Gather all lines in the data that hold the string "burst".
Segment Start: DATASET RECORDS
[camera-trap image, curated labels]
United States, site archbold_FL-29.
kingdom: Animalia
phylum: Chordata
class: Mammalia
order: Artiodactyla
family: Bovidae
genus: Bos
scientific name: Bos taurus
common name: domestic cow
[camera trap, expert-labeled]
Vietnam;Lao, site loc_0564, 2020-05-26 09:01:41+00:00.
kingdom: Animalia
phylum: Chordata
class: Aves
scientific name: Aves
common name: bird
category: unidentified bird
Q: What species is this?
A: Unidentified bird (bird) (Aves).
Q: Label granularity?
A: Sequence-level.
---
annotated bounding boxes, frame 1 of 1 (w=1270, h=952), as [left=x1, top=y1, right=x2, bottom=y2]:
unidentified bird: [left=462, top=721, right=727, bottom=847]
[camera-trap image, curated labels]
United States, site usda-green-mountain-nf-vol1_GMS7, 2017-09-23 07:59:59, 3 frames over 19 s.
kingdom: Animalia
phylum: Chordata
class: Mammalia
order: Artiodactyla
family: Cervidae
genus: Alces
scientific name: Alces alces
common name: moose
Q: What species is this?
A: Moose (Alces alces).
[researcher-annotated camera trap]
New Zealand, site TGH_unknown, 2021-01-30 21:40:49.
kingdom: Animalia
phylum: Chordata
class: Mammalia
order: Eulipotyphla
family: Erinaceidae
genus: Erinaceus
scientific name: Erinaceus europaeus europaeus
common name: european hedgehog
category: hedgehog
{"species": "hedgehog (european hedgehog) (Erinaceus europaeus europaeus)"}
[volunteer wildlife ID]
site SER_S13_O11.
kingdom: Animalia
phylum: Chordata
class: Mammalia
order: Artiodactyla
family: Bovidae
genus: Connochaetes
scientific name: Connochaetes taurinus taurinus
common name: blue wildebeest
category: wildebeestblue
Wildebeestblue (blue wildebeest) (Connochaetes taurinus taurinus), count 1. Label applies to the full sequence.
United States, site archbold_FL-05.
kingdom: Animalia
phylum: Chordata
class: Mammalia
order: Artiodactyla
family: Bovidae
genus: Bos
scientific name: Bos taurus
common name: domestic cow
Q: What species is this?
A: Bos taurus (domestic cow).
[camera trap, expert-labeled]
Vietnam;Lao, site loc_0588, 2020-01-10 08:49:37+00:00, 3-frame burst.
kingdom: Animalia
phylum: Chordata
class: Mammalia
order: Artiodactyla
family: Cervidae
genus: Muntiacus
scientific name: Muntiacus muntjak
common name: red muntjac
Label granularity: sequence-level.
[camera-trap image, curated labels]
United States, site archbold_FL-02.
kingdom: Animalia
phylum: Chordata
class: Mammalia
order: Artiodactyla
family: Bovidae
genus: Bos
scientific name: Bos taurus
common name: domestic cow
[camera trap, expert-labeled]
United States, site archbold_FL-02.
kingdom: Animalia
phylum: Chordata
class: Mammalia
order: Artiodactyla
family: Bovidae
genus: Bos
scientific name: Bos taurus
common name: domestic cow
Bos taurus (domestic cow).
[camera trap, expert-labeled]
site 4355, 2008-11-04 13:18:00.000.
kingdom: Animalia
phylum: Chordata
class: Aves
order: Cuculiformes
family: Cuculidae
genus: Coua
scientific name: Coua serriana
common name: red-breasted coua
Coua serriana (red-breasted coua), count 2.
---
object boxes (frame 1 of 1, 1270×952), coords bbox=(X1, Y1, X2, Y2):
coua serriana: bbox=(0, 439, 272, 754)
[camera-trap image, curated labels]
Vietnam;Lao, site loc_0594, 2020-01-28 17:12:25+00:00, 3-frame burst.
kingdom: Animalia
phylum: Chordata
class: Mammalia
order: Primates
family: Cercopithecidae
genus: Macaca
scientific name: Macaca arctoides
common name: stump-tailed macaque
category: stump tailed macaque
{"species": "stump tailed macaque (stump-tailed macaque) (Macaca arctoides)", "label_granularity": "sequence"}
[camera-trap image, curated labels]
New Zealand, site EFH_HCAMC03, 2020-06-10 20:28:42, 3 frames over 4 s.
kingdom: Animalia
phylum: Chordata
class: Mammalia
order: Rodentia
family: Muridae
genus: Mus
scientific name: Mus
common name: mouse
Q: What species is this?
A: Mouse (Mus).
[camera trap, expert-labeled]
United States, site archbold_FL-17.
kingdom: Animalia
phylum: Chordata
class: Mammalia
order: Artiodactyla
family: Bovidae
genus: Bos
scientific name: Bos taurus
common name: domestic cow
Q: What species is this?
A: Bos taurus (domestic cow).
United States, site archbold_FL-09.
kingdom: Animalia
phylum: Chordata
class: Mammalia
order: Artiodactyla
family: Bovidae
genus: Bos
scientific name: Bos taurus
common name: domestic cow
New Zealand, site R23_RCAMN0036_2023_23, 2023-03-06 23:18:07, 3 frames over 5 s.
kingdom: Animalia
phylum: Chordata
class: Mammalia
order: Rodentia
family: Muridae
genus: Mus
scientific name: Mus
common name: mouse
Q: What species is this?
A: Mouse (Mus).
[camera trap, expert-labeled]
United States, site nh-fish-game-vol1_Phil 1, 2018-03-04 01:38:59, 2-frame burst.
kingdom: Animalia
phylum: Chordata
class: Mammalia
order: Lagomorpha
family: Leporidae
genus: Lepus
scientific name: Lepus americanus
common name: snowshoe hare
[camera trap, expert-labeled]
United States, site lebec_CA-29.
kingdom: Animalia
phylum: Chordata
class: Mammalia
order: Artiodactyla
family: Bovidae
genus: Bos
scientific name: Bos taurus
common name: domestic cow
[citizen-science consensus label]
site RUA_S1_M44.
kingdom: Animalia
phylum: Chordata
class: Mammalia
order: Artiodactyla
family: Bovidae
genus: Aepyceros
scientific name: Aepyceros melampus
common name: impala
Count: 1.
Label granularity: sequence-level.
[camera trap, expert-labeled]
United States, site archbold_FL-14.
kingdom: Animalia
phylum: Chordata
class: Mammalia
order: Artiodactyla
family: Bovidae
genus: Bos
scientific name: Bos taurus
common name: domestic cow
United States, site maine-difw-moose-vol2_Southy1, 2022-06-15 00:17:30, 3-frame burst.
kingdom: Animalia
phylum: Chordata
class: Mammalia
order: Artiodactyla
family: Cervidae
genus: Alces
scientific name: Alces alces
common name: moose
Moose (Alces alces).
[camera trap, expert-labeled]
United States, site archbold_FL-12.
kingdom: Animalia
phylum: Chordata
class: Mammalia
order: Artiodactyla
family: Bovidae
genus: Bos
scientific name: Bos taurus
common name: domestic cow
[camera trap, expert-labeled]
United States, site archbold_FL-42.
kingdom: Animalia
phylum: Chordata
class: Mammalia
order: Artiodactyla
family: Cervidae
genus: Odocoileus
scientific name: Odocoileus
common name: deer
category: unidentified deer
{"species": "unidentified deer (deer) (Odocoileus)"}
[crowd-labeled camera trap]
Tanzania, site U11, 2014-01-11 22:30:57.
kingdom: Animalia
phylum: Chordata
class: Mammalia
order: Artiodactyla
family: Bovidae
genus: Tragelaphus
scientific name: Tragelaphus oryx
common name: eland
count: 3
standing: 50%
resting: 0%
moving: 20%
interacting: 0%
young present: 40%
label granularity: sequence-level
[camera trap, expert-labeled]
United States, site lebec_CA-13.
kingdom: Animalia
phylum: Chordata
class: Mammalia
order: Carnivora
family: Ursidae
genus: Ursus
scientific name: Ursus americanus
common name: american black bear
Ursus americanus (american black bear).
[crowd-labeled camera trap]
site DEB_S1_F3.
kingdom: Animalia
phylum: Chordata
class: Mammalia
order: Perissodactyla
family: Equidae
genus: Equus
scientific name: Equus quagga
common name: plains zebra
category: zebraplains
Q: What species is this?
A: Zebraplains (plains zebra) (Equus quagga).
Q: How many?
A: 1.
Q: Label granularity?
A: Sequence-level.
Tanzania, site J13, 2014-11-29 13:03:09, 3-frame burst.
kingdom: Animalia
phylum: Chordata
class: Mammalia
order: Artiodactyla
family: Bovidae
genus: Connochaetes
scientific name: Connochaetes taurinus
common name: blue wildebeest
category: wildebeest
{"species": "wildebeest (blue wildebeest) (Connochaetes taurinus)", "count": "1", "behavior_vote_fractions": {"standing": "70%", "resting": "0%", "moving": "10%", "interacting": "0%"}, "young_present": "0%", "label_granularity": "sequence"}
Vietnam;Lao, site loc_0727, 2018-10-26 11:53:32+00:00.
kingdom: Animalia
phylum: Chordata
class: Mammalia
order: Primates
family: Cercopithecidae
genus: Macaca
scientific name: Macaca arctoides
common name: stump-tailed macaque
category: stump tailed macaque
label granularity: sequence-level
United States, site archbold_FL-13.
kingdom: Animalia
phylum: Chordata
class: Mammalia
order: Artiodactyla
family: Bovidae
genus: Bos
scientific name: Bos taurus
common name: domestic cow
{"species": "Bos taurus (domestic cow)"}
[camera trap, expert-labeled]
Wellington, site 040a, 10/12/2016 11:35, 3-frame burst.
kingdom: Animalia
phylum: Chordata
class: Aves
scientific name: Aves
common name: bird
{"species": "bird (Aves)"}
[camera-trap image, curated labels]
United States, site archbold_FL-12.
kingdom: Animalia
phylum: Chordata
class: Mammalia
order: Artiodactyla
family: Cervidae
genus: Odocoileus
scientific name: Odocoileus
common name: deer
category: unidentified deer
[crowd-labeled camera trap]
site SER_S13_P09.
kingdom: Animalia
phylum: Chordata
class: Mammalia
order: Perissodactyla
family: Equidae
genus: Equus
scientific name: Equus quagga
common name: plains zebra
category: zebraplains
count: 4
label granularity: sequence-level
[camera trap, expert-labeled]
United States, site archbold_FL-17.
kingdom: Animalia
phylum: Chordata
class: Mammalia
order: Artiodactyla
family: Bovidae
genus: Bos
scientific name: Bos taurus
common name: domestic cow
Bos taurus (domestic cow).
Segment End: DATASET RECORDS
RESULT BELOW:
Vietnam;Lao, site loc_0588, 2020-01-10 08:49:37+00:00, 3-frame burst.
Vietnam;Lao, site loc_0594, 2020-01-28 17:12:25+00:00, 3-frame burst.
United States, site nh-fish-game-vol1_Phil 1, 2018-03-04 01:38:59, 2-frame burst.
United States, site maine-difw-moose-vol2_Southy1, 2022-06-15 00:17:30, 3-frame burst.
Tanzania, site J13, 2014-11-29 13:03:09, 3-frame burst.
Wellington, site 040a, 10/12/2016 11:35, 3-frame burst.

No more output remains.